Texto:
----

Fabio de Sousa Coutinho
(Titular  do PEN Clube do Brasil
e da Academia Brasiliense de Letras.
Presidente da Associação Nacional
de Escritores – ANE)

            A paixão e o amor por Octavio Tarquínio de Sousa, intensamente correspondidos, coincidiram, na vida de Lucia Miguel Pereira, naqueles primeiros anos da década de 1930, com uma verdadeira explosão cultural. Assim é que, após período de um lustro dedicado a incansável pesquisa de fontes, saiu, em setembro de 1936,  pela  Companhia Editora Nacional, Machado de Assis (Estudo Crítico e Biográfico). Sua autora tinha, então, precoces, juveníssimos e incompletos trinta e cinco anos, a mesma idade de Machado quando compôs A mão e a luva, um de seus primeiros romances (1874). Tornava-se Lucia, com o livro seminal, uma estrela na constelação das letras nacionais. Um mês antes, em agosto de 1936, viera a lume Angústia, o romance que consagrou o alagoano Graciliano Ramos como o mais completo ficcionista brasileiro depois de Machado de Assis.
            Haviam decorrido, então, exatos vinte e oito anos da morte de Machado, e o inigualável escritor, o maior de todos, ainda não tinha merecido uma obra como a que Lucia Miguel Pereira produziu com mão de refinada esteta, admiração de leitora encantada e perspectiva crítica de superior conhecedora da vida e da obra de seu luminoso personagem.

----

Dados fornecidos:
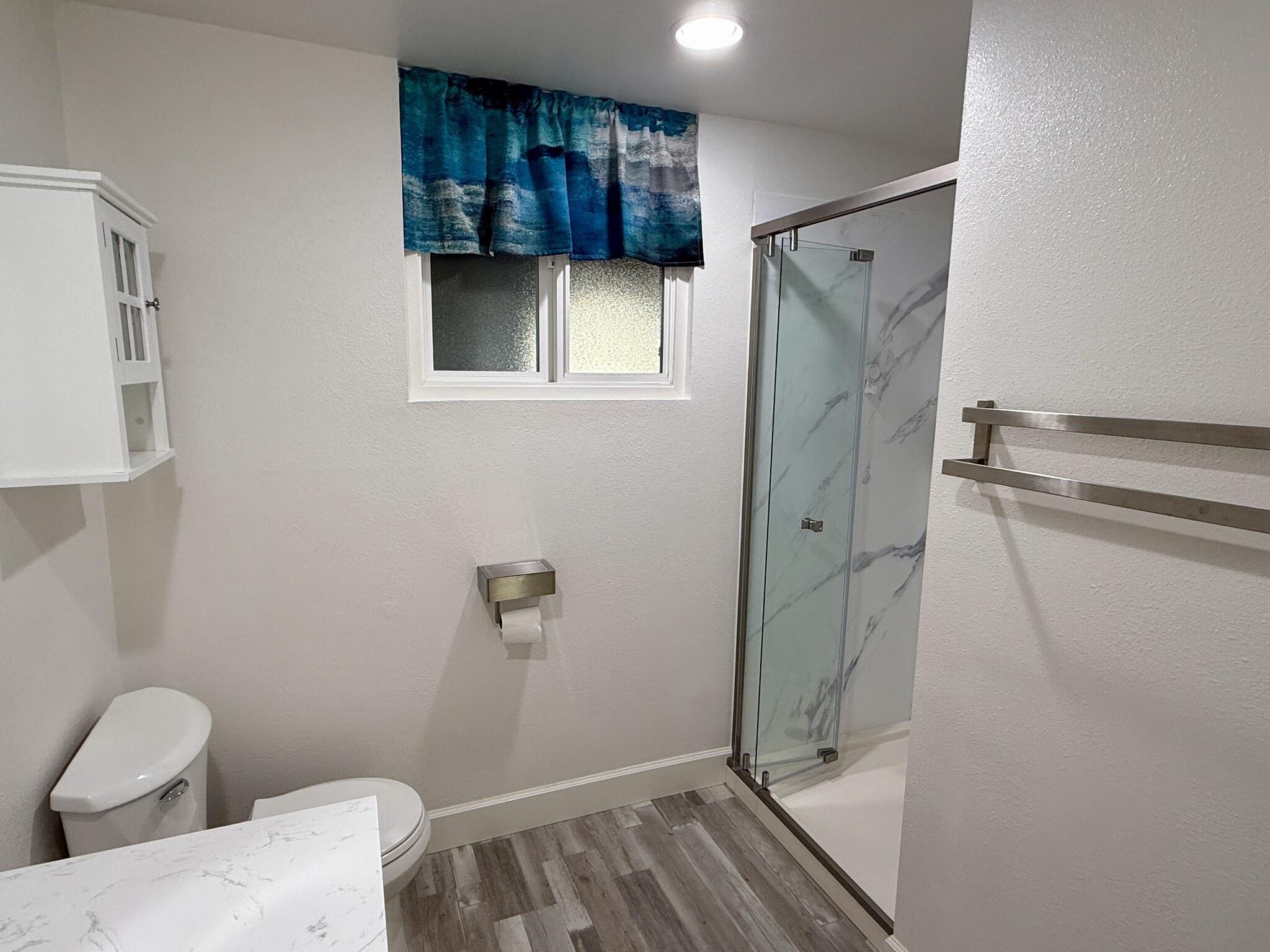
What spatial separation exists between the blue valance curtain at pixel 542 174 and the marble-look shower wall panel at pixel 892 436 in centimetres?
34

----

Atividades propostas:
1. Verta para o inglês esta frase do texto sobre Lucia Miguel Pereira: "Tornava-se Lucia, com o livro seminal, uma estrela na constelação das letras nacionais."
2. Prossiga o texto sobre Lucia Miguel Pereira a partir do ponto em que ele termina.

Respostas:
1. With the seminal book, Lucia was becoming a star in the constellation of national letters.

2.
            Antes do livro pioneiro de Lucia, surgiram diversas manifestações de apologia e louvação machadiana, mas nenhuma que pudesse ostentar a condição de biografia intelectual do gênio literário brasileiro. Em 1899, numa contundente resposta a críticas injustas e preconceituosas a Machado de Assis, Lafayette Rodrigues Pereira, sob o pseudônimo de Labieno, produziu e publicou, nas páginas do Jornal do Commercio, do Rio de Janeiro, Vindiciae – o Sr. Sylvio Romero. O impacto da contradita (em português, Vinganças) foi arrasador, a ponto de, morto o Presidente e fundador da Academia Brasileira de Letras, em 1908, Lafayette ser eleito, no ano seguinte, para sucedê-lo na Cadeira n° 23 da gloriosa instituição. Mas Vindiciae é apenas uma pronta  e firme contestação a um ataque motivado pela importância que Sylvio Romero, em livro de 1897, desejava que tivessem Tobias Barreto e a chamada Escola do Recife em face de Machado. Labieno, com verve e erudição, provou que a pretensão de Romero era infundada,  descabida e parcial.
            Poucos anos após o falecimento de Machado de Assis, em 1912, para ser preciso, seu amigo Alcides Maya, fino escritor gaúcho, dedicou-lhe um precioso ensaio, focado na forte influência inglesa que marcou as principais obras machadianas, mais especificamente o ciclo virtuoso que se iniciou em 1880, com a publicação, inicialmente na Revista Brasileira, das Memórias Póstumas de Brás Cubas. Intitulado Machado de Assis –algumas notas sobre o humour, o livro de Maya nasceu com o destino selado: seria, para sempre, um clássico dos estudos machadianos, um rigoroso apanhado das decisivas influências que William Shakespeare, Jonathan Swift, Laurence Sterne (mormente este), Charles Dickens e William Thackeray exerceram sobre Machado, diferenciando sua obra de tudo o que existia até então em nossa literatura, precisamente pela força do humor, da ironia, do sarcasmo, do riso castigando os costumes, da observação psicológica, da corrosividade, da ausência de qualquer ilusão sobre os homens. Em 2015, com apresentação do acadêmico e professor Alfredo Bosi, o Machado de Assis de Alcydes Maia foi relançado, em terceira edição (a segunda saíra em 1942), pela ABL, na Coleção Afrânio Peixoto.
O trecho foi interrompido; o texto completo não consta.